Где и что его люди ели, когда отдыхали, было для полка загадкой. Но все давно убедились, что если григорьевцы говорили: "Полетит", то самолет взлетал и вновь участвовал в боях. Если же летчик все-таки сомневался в машине, Григорьев беззлобно ворчал:

– Не взлетит, говоришь? Взлетит обязательно! Если бы я сам мог летать, то и не обращался бы к тебе за помощью. – И предлагал: – Давай полетим вместе. Имей в виду: я человек семейный, постарше тебя лет на пятнадцать. Мне еще к своей Алексеевне и деткам вернуться надо. А с тобой лечу потому, что уверен в тебе и нашей работе... Лезь в кабину – и поехали!

После такого монолога сомнений быть не могло. "Ил", разбежавшись по ухабистой стартовой дорожке, устремлялся ввысь.

* * *

Вечерело. Небо очистилось от вражеских самолетов, и Григорьев заторопился. Он сбросил маскировку со штурмовика, чтобы опробовать еще раз мотор, теперь уже вместе с летчиком...

Надежды техников оправдались: "Ил" ушел на аэродром. С Курыжовым улетел и Григорьев. Сохатый тоже решил возвращаться. Посадив в заднюю кабину двух техников, он поднял самолетик в воздух.

Курс – домой. Самолет неторопливо уходил в густую синь быстро темнеющего неба, навстречу черноте бегущей по земле ночи, а Иван все больше волновался. Через пятнадцать минут темнота обволокла машину мягкой непроглядностью, спрятав от Сохатого землю и горизонт, так нужные ему для определения положения самолета в пространстве. Небо украсилось далекими и бесполезными сейчас для него звездами. Они светили, не давая света, а лишь показывая себя, глядели друг на друга, не заботясь о том, что ему, Ивану, плохо, – в кабине-то стало совсем темно. Сохатый включил реостаты кабинного освещения, чтобы подсветить приборы, но светлей от этого не стало. Полетной карты не видно. Приборы фосфоресцируют едва-едва, кое-как видно стрелки и цифры. Земля полностью скрылась в черноте ночи.

Иван лихорадочно искал выход: "Как быть? Сесть? Но куда? Земли не видно, и в кабине темень... Может, аккумулятор отсоединен?"

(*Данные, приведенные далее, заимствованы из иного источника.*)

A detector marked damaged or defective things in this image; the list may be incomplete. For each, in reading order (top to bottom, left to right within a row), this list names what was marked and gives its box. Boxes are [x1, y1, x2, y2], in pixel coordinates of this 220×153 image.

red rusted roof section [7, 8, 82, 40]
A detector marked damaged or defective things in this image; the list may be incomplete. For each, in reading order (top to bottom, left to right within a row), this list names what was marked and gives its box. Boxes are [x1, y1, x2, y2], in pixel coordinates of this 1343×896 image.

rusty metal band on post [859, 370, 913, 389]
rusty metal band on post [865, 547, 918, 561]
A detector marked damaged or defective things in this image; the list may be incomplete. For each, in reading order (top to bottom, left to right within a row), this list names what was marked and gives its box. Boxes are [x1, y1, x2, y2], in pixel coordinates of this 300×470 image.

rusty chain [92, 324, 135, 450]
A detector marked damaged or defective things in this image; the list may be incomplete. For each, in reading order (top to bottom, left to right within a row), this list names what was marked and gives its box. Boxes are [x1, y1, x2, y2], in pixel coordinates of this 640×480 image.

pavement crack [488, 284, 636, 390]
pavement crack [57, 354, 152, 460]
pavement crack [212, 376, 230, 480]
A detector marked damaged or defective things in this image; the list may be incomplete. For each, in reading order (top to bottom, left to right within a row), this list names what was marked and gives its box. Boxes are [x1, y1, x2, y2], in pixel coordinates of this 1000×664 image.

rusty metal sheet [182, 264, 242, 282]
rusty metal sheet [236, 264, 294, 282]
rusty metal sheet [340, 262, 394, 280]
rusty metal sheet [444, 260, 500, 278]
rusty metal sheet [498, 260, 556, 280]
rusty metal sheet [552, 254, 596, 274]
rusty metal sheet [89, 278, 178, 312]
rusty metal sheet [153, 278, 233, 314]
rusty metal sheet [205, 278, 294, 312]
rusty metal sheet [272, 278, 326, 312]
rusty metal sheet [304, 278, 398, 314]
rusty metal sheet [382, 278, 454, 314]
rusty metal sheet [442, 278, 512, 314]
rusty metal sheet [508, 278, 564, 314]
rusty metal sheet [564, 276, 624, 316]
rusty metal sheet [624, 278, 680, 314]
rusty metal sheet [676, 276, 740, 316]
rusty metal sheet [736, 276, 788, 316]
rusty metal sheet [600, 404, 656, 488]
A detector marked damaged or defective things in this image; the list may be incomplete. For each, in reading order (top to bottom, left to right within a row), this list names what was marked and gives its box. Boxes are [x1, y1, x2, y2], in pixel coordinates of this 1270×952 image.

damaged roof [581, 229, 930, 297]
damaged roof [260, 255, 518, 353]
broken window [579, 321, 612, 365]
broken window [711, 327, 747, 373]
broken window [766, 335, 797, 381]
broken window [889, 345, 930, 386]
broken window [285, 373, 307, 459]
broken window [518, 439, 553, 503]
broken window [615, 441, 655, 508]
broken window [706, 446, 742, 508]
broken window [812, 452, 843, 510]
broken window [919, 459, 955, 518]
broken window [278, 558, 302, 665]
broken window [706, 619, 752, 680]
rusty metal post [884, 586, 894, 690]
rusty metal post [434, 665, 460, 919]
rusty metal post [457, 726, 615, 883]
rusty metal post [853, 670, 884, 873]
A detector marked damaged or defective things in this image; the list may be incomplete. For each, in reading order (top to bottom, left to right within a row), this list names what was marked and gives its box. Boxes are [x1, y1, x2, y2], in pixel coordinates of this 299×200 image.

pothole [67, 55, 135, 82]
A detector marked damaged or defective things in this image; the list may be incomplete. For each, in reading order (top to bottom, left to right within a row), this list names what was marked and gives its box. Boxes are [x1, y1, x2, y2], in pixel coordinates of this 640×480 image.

Добавив мотору обороты, он поднялся на пятьсот метров. Теперь только высота обеспечивала безопасность, исключала столкновение с землей, деревьями и домами.

Иван, изловчившись, открутил зажимы крышки аккумуляторного контейнера, снял крышку и осторожно, опасаясь, как бы ее не вырвал из рук поток воздуха, передал техникам. Посмотрел в кабину: под приборной доской, в контейнере, там, где обычно находится аккумулятор, было пусто.

Сердце застучало тревожней. От нахлынувшей, только теперь понятой им полностью опасности ночная прохлада стала душной, во рту пересохло.

"Не послушал Григорьева, дурак! Надо было сидеть на месте до рассвета. Что из того, что немцы совсем рядом? Ночью они не воюют, спят. Что теперь ты будешь делать? Тоже мне ночник... Первый в жизни ночной полет и, наверное, последний... Ну, сам убьешься – и поделом тебе. А при че,м техники? По своей глупости ты и их погубишь. Почему – по глупости? Нет, это не глупость, а самонадеянная неопытность. Тебе очень хотелось домой, чтобы утром с товарищами вновь лететь в бой... Спокойно, Иван!.. Зажми нервы в кулак и работай".